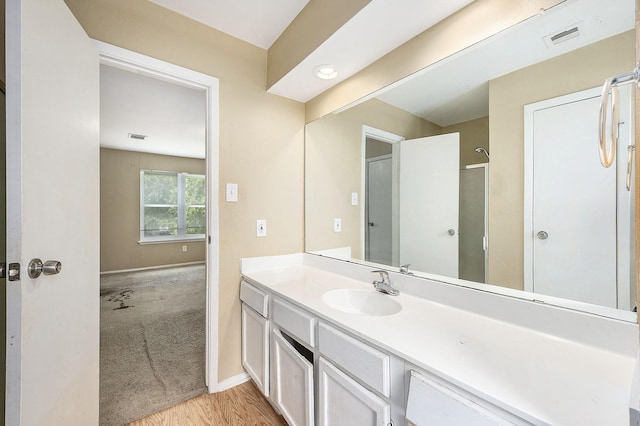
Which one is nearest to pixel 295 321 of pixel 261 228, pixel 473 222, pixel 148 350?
pixel 261 228

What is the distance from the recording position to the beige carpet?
1.66m

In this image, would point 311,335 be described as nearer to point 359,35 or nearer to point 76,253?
point 76,253

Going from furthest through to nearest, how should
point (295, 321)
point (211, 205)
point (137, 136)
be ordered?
point (137, 136) < point (211, 205) < point (295, 321)

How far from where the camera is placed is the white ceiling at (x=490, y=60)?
2.81 feet

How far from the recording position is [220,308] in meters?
1.76

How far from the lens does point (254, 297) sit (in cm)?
163

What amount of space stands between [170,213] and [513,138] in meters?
6.06

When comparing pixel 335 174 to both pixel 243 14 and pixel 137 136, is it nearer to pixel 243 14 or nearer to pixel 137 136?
pixel 243 14

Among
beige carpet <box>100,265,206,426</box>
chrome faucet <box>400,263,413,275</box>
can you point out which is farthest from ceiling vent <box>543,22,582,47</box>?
beige carpet <box>100,265,206,426</box>

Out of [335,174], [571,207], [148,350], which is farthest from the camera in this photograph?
[148,350]

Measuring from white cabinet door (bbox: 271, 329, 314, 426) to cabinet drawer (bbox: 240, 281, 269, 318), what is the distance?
0.16m

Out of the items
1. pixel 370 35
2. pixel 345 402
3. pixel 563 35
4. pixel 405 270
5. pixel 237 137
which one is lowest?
pixel 345 402

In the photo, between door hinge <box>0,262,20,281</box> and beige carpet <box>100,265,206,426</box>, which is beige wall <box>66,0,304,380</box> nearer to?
beige carpet <box>100,265,206,426</box>

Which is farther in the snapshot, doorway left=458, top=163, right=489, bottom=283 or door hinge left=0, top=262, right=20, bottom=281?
doorway left=458, top=163, right=489, bottom=283
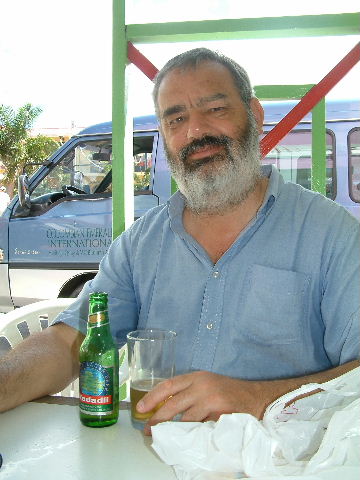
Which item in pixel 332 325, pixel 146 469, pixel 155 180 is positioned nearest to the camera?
pixel 146 469

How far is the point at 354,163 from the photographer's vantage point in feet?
14.1

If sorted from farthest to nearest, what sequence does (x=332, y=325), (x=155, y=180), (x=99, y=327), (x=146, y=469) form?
(x=155, y=180) < (x=332, y=325) < (x=99, y=327) < (x=146, y=469)

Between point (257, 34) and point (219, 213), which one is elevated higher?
point (257, 34)

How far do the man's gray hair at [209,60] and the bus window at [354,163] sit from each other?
2.87 meters

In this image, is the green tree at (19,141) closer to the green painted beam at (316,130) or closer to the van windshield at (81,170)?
the van windshield at (81,170)

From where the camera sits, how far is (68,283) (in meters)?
4.64

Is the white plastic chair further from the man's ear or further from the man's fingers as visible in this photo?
the man's fingers

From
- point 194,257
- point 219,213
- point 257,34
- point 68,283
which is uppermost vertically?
point 257,34

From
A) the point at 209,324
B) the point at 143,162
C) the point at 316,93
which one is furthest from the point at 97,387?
the point at 143,162

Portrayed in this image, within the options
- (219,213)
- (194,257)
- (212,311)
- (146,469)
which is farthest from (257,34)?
(146,469)

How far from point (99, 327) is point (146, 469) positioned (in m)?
0.30

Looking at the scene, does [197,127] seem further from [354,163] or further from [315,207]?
[354,163]

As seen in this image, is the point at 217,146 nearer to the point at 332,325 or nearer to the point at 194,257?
the point at 194,257

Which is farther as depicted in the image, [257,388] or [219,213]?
[219,213]
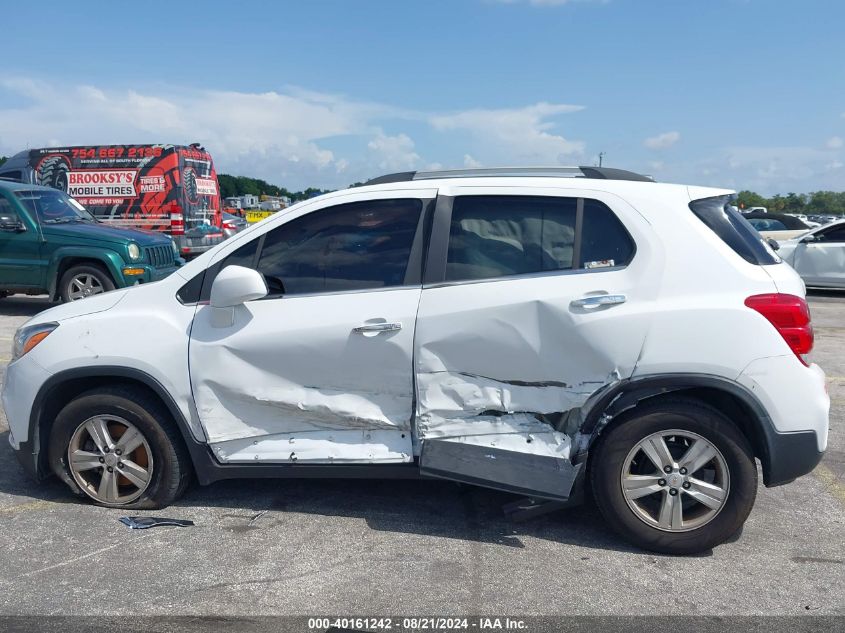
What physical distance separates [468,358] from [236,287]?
1.25 metres

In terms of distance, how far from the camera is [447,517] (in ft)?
14.5

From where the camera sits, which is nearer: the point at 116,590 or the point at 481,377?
the point at 116,590

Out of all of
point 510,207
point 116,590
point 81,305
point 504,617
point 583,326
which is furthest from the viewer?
point 81,305

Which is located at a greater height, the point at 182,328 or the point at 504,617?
the point at 182,328

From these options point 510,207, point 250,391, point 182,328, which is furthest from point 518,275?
point 182,328

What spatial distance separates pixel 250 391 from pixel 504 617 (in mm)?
1767

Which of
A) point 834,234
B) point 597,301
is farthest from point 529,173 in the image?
point 834,234

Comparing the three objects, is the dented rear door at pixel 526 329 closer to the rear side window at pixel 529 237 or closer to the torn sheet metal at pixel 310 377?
the rear side window at pixel 529 237

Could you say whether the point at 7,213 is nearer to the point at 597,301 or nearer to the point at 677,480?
the point at 597,301

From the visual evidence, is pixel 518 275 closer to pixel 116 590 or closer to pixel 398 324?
pixel 398 324

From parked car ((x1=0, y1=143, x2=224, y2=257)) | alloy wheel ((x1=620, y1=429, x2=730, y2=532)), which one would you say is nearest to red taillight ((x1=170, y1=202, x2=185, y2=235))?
parked car ((x1=0, y1=143, x2=224, y2=257))

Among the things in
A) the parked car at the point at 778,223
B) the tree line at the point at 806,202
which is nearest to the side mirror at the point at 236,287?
the parked car at the point at 778,223

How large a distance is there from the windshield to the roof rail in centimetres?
842

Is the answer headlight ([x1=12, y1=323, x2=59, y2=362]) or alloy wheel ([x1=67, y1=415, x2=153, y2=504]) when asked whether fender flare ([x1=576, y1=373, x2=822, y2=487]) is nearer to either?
alloy wheel ([x1=67, y1=415, x2=153, y2=504])
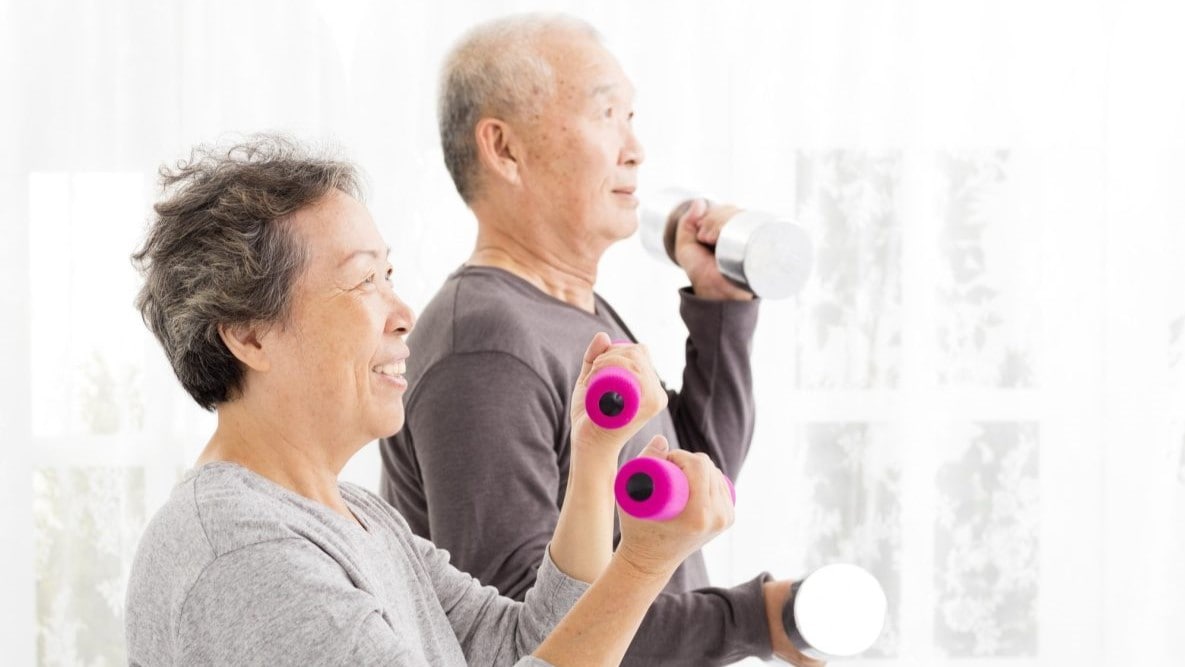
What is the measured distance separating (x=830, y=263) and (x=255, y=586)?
1802 millimetres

○ ○ ○

WORK REQUIRED: Reproduce the items verbatim, starting at the line that contains "Among the things in" and ending at the final line of the items, with both ends included. Omit the pictures from your answer.

FULL RESPONSE:
Among the things in
A) the parked car at the point at 778,223
B) the tree line at the point at 806,202
which is nearest to the side mirror at the point at 236,287?
the parked car at the point at 778,223

How large a distance is there from the windshield to the roof rail in centimetres?
842

Is the answer headlight ([x1=12, y1=323, x2=59, y2=362]) or alloy wheel ([x1=67, y1=415, x2=153, y2=504]) when asked whether fender flare ([x1=576, y1=373, x2=822, y2=487]) is nearer to either?
alloy wheel ([x1=67, y1=415, x2=153, y2=504])
What is the measured distance separating (x=830, y=263) and (x=255, y=586)?
1802 millimetres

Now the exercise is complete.